Let’s assume we are building a download manager. This class allows you to add items to a queue for downloading from a specified URL. You will want the process of downloading to be accessed in global fashion from any part of your application. That way you can provide feedback on completion and progress as well as access for adding items to the queue.

The code below assumes you are familiar with GCD (Grand Central Dispatch), Apple’s concurrent code execution framework for iOS and OS X. You can read more here https://developer.apple.com/library/mac/documentation/Performance/Reference/GCD_libdispatch_Ref/Reference/reference.html#//apple_ref/doc/uid/TP40008079-CH1-SW1. Also we will be using Blocks. Blocks are similar to C functions but on steroids! You can read more here https://developer.apple.com/library/ios/DOCUMENTATION/Cocoa/Conceptual/Blocks/Articles/00_Introduction.html.

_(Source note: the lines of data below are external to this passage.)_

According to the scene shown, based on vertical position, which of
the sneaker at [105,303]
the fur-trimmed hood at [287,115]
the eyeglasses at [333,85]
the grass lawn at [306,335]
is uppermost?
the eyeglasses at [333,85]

Take a look at the code below:

@interface DownloadManager : NSObject
        + (DownloadManager *)sharedDownloadManager;
        – (
void)addToDownloadQueueWithUrl:(NSURL *)url;
@end

+ (DownloadManager *)sharedDownloadManager
{
        static DownloadManager *sharedDownloadManager = nil;
        
static dispatch_once_t onceToken;
        
dispatch_once(&onceToken, ^{
                
sharedDownloadManager = [[self alloc]init];
        });
        
return sharedDownloadManager;
}

Let’s break up the above code and see what’s going on:

Firstly we declare a static variable that will hold our instance and make it globally available within our class.

        static DownloadManager *sharedDownloadManager = nil;

Then we declare a static dispatch_once_t variable. This predicate will ensure that our initialisation code will execute once and only once for the lifetime of our application.

Finally we use GCD’s dispatch_once function to execute a block of code that will initialise our instance of sharedDownloadManager. GCD ensures this is done is a thread-safe manner. So next time the [[DownloadManager sharedDownloadManager]is executed it will initialise an instance of our class. Subsequent calls will always return a reference to the previously created instance. You can now safely call any instance function of this class, knowing that you are working against one global instance. Of course you can expand the above code to add your own custom initialisation code as well.